# Keine Privatsender mehr mit digitalem Kabelempfang?



## Paradoxium (26. Juli 2017)

Hi Leute,

ich weiß, obige Frage klingt erstmal bekannt und vermutlich schon tausendmal gestellt. Mein Fall ist aber etwas anders:

Wir haben uns jetzt auch dazu durchgerungen, nen neuen Fernseher zu kaufen mit digitalem Kabeltuner. Es war schon seit ein paar Wochen Schwarzbild, und ab und an Fernsehen ist doch in Ordnung.

Leider mussten wir jetzt feststellen, dass man wohl gar keine Privatsender mehr per Kabel empfangen kann?! Mir war klar, dass HD nur mit diesem freenet HD Mist geht. HD bräuchten wir aber gar nicht, und ich bin davon ausgegangen, dass SD nach wie vor auch digital empfangbar ist. Dem ist nicht so? Oder suche ich permanent mit falscher Frequenz?


Leider hilft mir Google oder die Suche nicht weiter. Dort findet man zwar tausende Ergebnisse, aber keins davon beschreibt klar, ob jetzt nur HD angesprochen wird, oder auch der SD empfang.

Für ne kurze Antwort wär ich euch dankbar, gerne auch für nen workaround ohne nochmal zusätzlich zahlen zu müssen für ein beschissenes freenet Paket...


Beste Grüße
Paradoxium


----------



## wuselsurfer (26. Juli 2017)

Paradoxium schrieb:


> Wir haben uns jetzt auch dazu durchgerungen, nen neuen Fernseher zu kaufen mit digitalem Kabeltuner.


Wie heißt der denn?
Bei Welchem Kabelanbieter seid Ihr?


----------



## Jeretxxo (26. Juli 2017)

Klingt eher nach DVB-T und nicht nach Kabelfernsehen.


----------



## Threshold (26. Juli 2017)

Also. Bisher lauten die Pläne, dass das SD Signal im Kabel und Sat Fernseher bis 2022 laufen wird.
Ergo müsstest du also via Kabel Sd Empfang haben.


----------



## Paradoxium (26. Juli 2017)

Wir haben den JVC LT-32V4200.
Sind bei Unitymedia.

Kann natürlich auch sein, dass der Fehler bei mir liegt, sehe aber nicht genau wo. Steckdose ist in der Wand, anderer Stecker kommt in den Fernseher. Soweit ja kein Hexenwerk. Und alle öffentlich rechtlichen kommen auch sowohl in HD als auch SD. Nur die privaten eben nicht.


----------



## Threshold (26. Juli 2017)

Gesamte Bandbreite durchsucht?
Bei mir sind die HD Sender alle vorne, wenn der Sendersuchlauf durch ist. die SD Sender sind alle seeehr weit hinten und muss man suchen.


----------



## Paradoxium (26. Juli 2017)

Threshold schrieb:


> Gesamte Bandbreite durchsucht?
> Bei mir sind die HD Sender alle vorne, wenn der Sendersuchlauf durch ist. die SD Sender sind alle seeehr weit hinten und muss man suchen.

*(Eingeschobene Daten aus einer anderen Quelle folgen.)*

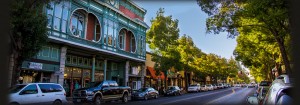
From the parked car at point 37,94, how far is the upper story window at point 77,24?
11948 millimetres

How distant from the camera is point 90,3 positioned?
2783 cm

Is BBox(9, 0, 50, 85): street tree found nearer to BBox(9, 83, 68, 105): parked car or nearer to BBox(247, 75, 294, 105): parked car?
BBox(9, 83, 68, 105): parked car

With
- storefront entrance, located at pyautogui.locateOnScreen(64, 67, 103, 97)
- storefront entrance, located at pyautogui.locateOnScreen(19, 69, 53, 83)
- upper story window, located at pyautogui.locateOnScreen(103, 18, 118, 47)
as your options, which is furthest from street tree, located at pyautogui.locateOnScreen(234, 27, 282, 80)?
storefront entrance, located at pyautogui.locateOnScreen(19, 69, 53, 83)

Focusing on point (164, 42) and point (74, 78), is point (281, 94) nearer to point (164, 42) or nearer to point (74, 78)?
point (74, 78)

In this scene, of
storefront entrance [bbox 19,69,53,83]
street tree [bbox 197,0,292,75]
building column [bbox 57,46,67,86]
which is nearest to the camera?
street tree [bbox 197,0,292,75]

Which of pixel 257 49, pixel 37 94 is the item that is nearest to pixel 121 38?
pixel 257 49

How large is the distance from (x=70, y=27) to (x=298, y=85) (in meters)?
25.7

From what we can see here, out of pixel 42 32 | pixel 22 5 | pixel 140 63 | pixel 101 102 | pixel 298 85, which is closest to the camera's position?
pixel 298 85

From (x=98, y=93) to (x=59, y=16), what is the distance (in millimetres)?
A: 8434

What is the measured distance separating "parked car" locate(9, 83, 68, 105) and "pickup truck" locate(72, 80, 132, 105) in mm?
4008

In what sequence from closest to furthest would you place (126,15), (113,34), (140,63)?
1. (113,34)
2. (126,15)
3. (140,63)

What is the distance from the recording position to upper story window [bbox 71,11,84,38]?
2617 cm

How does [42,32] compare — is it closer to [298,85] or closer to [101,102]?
[101,102]

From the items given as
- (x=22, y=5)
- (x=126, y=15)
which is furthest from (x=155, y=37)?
(x=22, y=5)
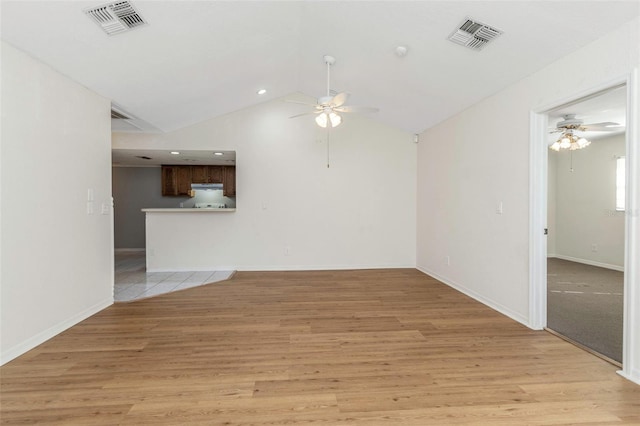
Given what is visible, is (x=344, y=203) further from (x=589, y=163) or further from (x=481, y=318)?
(x=589, y=163)

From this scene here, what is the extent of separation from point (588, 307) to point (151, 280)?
5.99m

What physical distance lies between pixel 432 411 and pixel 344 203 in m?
3.97

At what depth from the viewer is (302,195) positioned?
17.4 ft

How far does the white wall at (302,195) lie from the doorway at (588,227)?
2.42 m

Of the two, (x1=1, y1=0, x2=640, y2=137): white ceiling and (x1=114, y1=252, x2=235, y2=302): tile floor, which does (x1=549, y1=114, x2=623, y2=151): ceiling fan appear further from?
(x1=114, y1=252, x2=235, y2=302): tile floor

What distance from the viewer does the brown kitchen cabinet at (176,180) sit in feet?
23.5

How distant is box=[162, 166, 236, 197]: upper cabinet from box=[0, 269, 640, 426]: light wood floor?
14.5 feet

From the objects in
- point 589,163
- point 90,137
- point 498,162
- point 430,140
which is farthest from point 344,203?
point 589,163

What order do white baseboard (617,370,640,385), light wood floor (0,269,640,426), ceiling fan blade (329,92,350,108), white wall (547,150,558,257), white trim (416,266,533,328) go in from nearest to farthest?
light wood floor (0,269,640,426), white baseboard (617,370,640,385), white trim (416,266,533,328), ceiling fan blade (329,92,350,108), white wall (547,150,558,257)

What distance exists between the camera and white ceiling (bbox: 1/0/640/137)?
2178 millimetres

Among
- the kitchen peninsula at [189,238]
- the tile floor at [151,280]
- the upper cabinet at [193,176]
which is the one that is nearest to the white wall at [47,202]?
the tile floor at [151,280]

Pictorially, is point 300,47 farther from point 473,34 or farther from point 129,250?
point 129,250

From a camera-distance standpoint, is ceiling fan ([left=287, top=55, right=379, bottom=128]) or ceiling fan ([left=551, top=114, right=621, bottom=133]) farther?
ceiling fan ([left=551, top=114, right=621, bottom=133])

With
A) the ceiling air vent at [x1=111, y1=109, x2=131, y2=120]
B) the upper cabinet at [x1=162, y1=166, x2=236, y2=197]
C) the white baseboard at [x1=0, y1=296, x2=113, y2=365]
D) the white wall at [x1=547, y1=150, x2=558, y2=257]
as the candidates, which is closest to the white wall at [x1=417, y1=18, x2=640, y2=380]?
the white wall at [x1=547, y1=150, x2=558, y2=257]
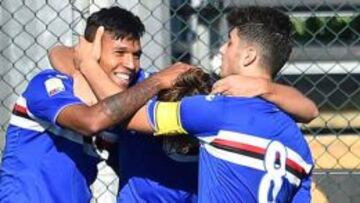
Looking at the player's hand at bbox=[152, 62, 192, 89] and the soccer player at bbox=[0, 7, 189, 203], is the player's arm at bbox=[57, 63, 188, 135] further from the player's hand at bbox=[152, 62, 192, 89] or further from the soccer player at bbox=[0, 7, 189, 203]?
the soccer player at bbox=[0, 7, 189, 203]

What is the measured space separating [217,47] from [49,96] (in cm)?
227

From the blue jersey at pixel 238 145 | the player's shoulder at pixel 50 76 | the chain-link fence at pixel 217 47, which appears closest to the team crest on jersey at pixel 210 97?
the blue jersey at pixel 238 145

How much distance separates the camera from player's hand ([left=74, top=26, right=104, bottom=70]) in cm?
434

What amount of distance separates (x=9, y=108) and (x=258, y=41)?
2.46m

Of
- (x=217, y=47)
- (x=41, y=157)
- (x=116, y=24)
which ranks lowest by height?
(x=217, y=47)

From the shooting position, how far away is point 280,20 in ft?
13.5

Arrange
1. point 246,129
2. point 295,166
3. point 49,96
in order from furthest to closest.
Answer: point 49,96 < point 295,166 < point 246,129

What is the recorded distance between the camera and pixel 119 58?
4.40 meters

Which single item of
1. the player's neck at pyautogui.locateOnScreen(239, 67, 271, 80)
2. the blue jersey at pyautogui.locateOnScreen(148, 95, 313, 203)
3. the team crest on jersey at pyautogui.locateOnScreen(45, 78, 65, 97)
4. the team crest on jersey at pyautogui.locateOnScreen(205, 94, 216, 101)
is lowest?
the blue jersey at pyautogui.locateOnScreen(148, 95, 313, 203)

auch das habe ich versucht.
Das einzige das mir jetzt noch einfällt, ist, dass die frequenz angepasst werden muss (das wird mir im setup angeboten). Dort ist allerdings der gesamte Rahmen von unitymedia abgedeckt, wenn was da wäre müsste ich es also sehen...

Ich probiere weiter und geb info


----------



## wuselsurfer (26. Juli 2017)

Threshold schrieb:


> Bei mir sind die HD Sender alle vorne, wenn der Sendersuchlauf durch ist. die SD Sender sind alle seeehr weit hinten und muss man suchen.


Ja, bei Unitymedia ist das so:
*Senderliste* <-Klick = Download.

Die Privaten sind aber alle noch da mit den SD-Kanälen.


----------



## pedi (26. Juli 2017)

die privaten HD-Sender sind nicht frei empfangbar, d.h. kostenpflichtig.


----------